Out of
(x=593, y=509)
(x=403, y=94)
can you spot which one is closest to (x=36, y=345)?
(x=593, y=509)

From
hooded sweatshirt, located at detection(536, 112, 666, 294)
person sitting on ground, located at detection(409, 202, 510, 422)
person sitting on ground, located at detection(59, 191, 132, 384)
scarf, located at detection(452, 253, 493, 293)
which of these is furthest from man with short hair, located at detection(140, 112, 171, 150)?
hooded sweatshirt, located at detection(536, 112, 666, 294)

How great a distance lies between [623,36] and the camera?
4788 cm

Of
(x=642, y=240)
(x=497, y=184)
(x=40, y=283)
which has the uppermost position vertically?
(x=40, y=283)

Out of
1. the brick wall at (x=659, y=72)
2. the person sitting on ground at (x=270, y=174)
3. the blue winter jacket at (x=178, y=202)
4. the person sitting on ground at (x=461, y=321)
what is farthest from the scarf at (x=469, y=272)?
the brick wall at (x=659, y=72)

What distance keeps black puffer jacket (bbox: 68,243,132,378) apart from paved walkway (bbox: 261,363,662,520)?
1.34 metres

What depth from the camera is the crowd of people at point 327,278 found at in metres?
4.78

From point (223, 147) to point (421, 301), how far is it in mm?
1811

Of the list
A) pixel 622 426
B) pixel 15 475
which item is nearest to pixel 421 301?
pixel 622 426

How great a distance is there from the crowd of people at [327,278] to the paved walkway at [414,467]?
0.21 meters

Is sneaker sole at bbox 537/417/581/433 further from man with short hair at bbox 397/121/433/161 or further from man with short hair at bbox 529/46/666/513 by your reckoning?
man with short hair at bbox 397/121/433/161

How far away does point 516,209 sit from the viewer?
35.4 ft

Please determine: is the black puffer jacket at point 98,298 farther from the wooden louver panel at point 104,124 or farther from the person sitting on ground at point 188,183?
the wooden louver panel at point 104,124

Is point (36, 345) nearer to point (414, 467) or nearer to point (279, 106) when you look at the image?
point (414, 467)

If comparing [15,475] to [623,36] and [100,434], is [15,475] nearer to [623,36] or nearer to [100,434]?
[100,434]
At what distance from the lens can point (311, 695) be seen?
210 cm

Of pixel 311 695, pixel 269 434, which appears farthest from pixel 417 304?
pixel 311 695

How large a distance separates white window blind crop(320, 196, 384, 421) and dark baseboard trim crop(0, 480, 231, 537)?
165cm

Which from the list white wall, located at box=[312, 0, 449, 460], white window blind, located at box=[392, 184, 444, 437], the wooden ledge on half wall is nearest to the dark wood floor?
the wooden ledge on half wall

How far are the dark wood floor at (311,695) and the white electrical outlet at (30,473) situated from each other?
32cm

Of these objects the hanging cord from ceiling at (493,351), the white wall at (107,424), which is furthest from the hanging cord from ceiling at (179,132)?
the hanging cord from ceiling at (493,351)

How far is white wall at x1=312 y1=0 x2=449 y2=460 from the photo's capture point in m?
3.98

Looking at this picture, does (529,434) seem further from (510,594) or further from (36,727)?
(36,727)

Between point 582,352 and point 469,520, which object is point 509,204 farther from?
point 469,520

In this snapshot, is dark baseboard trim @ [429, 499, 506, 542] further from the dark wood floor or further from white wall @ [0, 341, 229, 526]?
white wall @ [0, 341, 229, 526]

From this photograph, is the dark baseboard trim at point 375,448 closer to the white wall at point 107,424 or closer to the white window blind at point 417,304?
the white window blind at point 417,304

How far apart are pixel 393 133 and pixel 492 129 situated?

> [DIRECTIVE]
Return every entry exactly as given.

> [SOLUTION TO THIS TASK]
Out of
(x=593, y=509)
(x=403, y=94)
can you spot which one is closest to (x=36, y=345)?
(x=593, y=509)

From
hooded sweatshirt, located at detection(536, 112, 666, 294)
person sitting on ground, located at detection(409, 202, 510, 422)
person sitting on ground, located at detection(59, 191, 132, 384)
scarf, located at detection(452, 253, 493, 293)
which of these is furthest from man with short hair, located at detection(140, 112, 171, 150)?
hooded sweatshirt, located at detection(536, 112, 666, 294)

How great a distance lies between [623,36] and the camera?
4788 cm

Of
(x=642, y=240)
(x=497, y=184)
(x=40, y=283)
which has the uppermost position vertically?
(x=40, y=283)

Out of
1. the brick wall at (x=659, y=72)
2. the person sitting on ground at (x=270, y=174)
3. the blue winter jacket at (x=178, y=202)
4. the person sitting on ground at (x=461, y=321)
what is farthest from the scarf at (x=469, y=272)?
the brick wall at (x=659, y=72)

What distance keeps black puffer jacket (bbox: 68,243,132,378) apart from paved walkway (bbox: 261,363,662,520)?
1.34 metres

What depth from the camera is the crowd of people at point 327,278 found at in metres?
4.78

From point (223, 147) to point (421, 301), how far is it in mm?
1811

Of the list
A) pixel 622 426
B) pixel 15 475
which item is nearest to pixel 421 301?
pixel 622 426

How great a distance is there from the crowd of people at [327,278] to the paved walkway at [414,467]?
0.21 meters

Is sneaker sole at bbox 537/417/581/433 further from man with short hair at bbox 397/121/433/161 or further from man with short hair at bbox 529/46/666/513 by your reckoning?
man with short hair at bbox 397/121/433/161

How far away does point 516,209 sit from the viewer?
35.4 ft

Please determine: is the black puffer jacket at point 98,298 farther from the wooden louver panel at point 104,124 or farther from the person sitting on ground at point 188,183?
the wooden louver panel at point 104,124

Is point (36, 345) nearer to point (414, 467) or nearer to point (279, 106) when you look at the image?
point (414, 467)

If comparing [15,475] to [623,36] and [100,434], is [15,475] nearer to [623,36] or nearer to [100,434]?
[100,434]
At what distance from the lens can point (311, 695) be seen?
210 cm

Of pixel 311 695, pixel 269 434, which appears farthest from pixel 417 304?
pixel 311 695

How large a distance separates white window blind crop(320, 196, 384, 421) and dark baseboard trim crop(0, 480, 231, 537)?
165cm

Which from the list white wall, located at box=[312, 0, 449, 460], white window blind, located at box=[392, 184, 444, 437], the wooden ledge on half wall is nearest to the dark wood floor?
the wooden ledge on half wall

How far are the dark wood floor at (311,695) and the white electrical outlet at (30,473) situated from each other?
32cm

Of these objects the hanging cord from ceiling at (493,351), the white wall at (107,424), which is furthest from the hanging cord from ceiling at (179,132)?
the hanging cord from ceiling at (493,351)

How far is white wall at x1=312 y1=0 x2=449 y2=460 from the photo's capture point in m?
3.98

Looking at this picture, does (529,434) seem further from (510,594) or further from (36,727)?
(36,727)

Between point 582,352 and point 469,520, which object is point 509,204 farther from?
point 469,520

In this snapshot, is dark baseboard trim @ [429, 499, 506, 542] further from the dark wood floor or further from white wall @ [0, 341, 229, 526]?
white wall @ [0, 341, 229, 526]

From this photograph, is the dark baseboard trim at point 375,448 closer to the white wall at point 107,424 or closer to the white window blind at point 417,304?
the white window blind at point 417,304

How far apart are pixel 393 133 and pixel 492 129 situated?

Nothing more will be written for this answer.